THE OPTIMIZATION OF CRYOPROTECTIVE ENVIRONMENT FOR Sperm Cryo preservation in sturgeon(ACIPENSER RUTHENUS, L. 1758)
DOI:
https://doi.org/10.31548/dopovidi2017.02.013Keywords:
sturgeon, cryopreservation, fertilizing, embryonic development, creatine, Carassius gibelio plasmaAbstract
The issue of cryopreservation of sturgeon sperm is lively considered by researchers and scientists. Many scientists study this issue as this species is dramatically decreasing in natural waters. It is possible to solve this problem if to use an artificial reproduction at farms and to stock natural waters with juvenile fish. The problem is the lack of high quality sperm of ripe male sturgeon. One of the ways to tackle this problem is sperm cryopreservation. It is confirmed by many researches. However most of them study how to enhance the process of sperm cryopreservation in order to provide a higher percentage of spermatozoon survival. We need more information about the quality and full value of fish hatched from eggs fertilized with cryopreserved sperm
The aim of the study is to optimize elements of cryoprotectant solution which is used to freeze male sturgeon semen and to study the influence of elements of cryo solution on the quality and vital capacity of juvenile fish which can be used for further reproduction and stocking natural waters with sturgeon.

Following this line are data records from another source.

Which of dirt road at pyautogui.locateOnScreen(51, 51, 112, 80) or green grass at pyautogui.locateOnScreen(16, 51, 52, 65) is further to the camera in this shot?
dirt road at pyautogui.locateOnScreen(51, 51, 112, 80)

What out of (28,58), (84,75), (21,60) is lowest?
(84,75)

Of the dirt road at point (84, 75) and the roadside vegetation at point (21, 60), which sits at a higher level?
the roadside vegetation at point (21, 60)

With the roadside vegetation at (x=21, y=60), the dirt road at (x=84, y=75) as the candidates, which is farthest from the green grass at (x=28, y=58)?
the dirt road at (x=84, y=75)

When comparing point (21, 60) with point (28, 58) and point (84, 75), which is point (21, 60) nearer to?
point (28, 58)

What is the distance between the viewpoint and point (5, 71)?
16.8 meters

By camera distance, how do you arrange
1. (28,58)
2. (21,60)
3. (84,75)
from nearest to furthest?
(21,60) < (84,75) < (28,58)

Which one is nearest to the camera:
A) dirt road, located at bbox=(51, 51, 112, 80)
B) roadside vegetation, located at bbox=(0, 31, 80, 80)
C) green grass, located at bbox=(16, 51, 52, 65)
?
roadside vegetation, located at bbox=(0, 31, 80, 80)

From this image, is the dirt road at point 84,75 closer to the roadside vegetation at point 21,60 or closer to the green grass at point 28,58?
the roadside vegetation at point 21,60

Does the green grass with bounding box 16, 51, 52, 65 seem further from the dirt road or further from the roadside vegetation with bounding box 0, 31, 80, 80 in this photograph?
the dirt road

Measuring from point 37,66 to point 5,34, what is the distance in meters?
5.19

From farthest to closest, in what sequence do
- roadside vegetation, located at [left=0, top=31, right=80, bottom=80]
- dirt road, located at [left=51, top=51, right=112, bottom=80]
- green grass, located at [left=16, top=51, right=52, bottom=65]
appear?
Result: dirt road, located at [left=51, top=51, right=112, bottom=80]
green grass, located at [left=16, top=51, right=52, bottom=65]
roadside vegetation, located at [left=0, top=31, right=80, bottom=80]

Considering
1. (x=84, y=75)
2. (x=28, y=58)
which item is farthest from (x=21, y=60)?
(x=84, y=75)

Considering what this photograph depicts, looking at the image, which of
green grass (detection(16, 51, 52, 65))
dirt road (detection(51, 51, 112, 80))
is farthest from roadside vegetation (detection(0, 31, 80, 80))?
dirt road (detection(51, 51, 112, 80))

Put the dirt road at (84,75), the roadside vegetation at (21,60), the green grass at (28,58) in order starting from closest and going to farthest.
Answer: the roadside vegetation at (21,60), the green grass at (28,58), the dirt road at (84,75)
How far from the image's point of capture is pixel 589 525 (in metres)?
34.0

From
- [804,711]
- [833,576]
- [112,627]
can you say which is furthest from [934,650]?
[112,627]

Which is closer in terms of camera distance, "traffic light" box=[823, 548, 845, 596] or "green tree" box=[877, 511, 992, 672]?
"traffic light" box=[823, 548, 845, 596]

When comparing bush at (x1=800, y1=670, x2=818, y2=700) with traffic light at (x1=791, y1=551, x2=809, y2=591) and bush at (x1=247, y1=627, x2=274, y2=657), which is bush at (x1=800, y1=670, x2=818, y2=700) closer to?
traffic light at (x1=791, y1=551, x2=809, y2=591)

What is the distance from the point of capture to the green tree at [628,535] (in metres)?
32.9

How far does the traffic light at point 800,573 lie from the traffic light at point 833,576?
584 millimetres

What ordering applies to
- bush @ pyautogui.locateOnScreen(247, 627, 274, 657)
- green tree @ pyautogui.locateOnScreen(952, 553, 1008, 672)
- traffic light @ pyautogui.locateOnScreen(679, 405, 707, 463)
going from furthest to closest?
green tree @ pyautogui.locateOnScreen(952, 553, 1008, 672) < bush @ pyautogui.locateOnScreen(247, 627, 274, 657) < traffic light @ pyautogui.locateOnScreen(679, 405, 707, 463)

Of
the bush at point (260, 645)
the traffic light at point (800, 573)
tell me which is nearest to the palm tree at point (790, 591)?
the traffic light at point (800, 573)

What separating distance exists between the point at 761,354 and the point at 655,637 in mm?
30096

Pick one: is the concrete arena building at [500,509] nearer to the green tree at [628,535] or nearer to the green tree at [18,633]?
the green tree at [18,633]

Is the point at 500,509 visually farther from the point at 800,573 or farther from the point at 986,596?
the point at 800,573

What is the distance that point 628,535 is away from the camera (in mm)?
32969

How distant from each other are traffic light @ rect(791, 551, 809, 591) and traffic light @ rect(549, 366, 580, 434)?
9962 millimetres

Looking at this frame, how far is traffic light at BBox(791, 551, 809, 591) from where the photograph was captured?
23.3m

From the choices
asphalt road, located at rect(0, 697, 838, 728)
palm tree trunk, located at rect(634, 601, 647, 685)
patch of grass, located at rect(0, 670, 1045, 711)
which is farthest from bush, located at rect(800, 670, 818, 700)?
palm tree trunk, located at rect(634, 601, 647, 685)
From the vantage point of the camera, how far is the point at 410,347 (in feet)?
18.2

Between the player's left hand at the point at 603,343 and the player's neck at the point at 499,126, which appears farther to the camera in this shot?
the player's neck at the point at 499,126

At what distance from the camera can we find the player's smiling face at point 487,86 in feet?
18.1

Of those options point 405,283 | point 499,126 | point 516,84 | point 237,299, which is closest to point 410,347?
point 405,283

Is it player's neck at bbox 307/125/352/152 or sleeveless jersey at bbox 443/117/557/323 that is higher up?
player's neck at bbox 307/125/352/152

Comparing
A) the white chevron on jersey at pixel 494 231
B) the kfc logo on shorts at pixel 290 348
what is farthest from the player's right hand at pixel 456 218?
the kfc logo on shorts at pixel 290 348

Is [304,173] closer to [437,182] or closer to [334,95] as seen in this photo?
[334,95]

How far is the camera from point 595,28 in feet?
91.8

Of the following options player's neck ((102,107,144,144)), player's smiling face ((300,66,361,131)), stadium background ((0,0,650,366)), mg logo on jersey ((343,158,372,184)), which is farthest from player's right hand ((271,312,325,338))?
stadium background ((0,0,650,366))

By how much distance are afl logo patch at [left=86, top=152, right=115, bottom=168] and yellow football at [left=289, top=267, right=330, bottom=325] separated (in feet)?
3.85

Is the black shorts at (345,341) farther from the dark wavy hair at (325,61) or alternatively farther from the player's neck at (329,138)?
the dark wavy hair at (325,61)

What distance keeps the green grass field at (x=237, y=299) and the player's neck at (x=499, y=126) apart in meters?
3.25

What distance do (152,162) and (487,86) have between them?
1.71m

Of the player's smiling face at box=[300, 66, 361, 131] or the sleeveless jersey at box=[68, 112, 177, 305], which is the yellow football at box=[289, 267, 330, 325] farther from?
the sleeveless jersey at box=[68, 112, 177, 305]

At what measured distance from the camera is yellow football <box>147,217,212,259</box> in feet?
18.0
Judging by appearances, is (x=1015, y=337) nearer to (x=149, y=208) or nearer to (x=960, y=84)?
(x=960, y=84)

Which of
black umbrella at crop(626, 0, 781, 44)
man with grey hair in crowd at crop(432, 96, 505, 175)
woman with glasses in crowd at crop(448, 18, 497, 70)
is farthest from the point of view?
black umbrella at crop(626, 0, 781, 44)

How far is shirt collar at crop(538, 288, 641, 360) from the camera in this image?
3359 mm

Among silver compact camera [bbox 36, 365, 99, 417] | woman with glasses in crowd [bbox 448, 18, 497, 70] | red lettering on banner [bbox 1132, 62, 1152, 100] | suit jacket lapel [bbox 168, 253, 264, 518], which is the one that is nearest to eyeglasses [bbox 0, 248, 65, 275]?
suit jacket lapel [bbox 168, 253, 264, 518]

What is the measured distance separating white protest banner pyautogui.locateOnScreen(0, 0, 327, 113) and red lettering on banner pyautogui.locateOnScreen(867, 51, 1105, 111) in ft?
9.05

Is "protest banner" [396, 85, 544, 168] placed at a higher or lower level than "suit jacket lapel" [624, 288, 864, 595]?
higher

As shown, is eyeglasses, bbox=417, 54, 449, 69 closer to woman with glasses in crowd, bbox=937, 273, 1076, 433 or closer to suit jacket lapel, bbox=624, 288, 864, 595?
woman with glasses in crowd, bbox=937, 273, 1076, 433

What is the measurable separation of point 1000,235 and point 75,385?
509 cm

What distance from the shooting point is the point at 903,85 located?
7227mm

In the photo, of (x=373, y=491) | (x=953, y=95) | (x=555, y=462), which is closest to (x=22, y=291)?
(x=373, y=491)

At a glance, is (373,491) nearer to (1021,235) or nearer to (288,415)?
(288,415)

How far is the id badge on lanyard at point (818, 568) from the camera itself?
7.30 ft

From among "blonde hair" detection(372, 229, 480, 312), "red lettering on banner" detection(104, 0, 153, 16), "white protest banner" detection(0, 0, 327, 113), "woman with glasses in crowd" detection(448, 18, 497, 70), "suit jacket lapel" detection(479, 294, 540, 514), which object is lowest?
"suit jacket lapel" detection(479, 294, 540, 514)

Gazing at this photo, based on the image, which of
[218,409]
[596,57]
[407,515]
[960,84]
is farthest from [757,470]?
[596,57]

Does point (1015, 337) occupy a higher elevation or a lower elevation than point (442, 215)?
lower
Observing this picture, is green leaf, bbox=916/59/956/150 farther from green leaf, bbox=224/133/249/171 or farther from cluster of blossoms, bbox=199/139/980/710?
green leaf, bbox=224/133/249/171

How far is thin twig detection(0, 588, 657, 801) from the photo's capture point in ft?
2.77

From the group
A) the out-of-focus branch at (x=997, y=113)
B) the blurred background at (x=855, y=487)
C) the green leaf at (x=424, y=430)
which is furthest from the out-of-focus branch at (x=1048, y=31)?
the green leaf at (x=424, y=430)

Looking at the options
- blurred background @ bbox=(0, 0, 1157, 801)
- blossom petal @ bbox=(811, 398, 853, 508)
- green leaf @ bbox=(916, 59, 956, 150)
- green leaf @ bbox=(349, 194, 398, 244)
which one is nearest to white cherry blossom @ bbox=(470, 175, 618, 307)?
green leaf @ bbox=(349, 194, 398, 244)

The experiment was conducted at an educational and research and training laboratory of fishery of the department of aqua culture of NUBIP of Ukraine. The object of the study is male sturgeon, its semen, eggs, juvenile fish hatched from eggs fertilized with native and cryopreserved semen. Traditional in fishery and cryobiology techniques were used during the experiment. The cryopreservation process was evaluated using the parameter of semen fertilizing capacity. The quality of juvenile fish was evaluated by calculating linear and weight parameters of juvenile fish for three months and by comparing testing and experimental groups.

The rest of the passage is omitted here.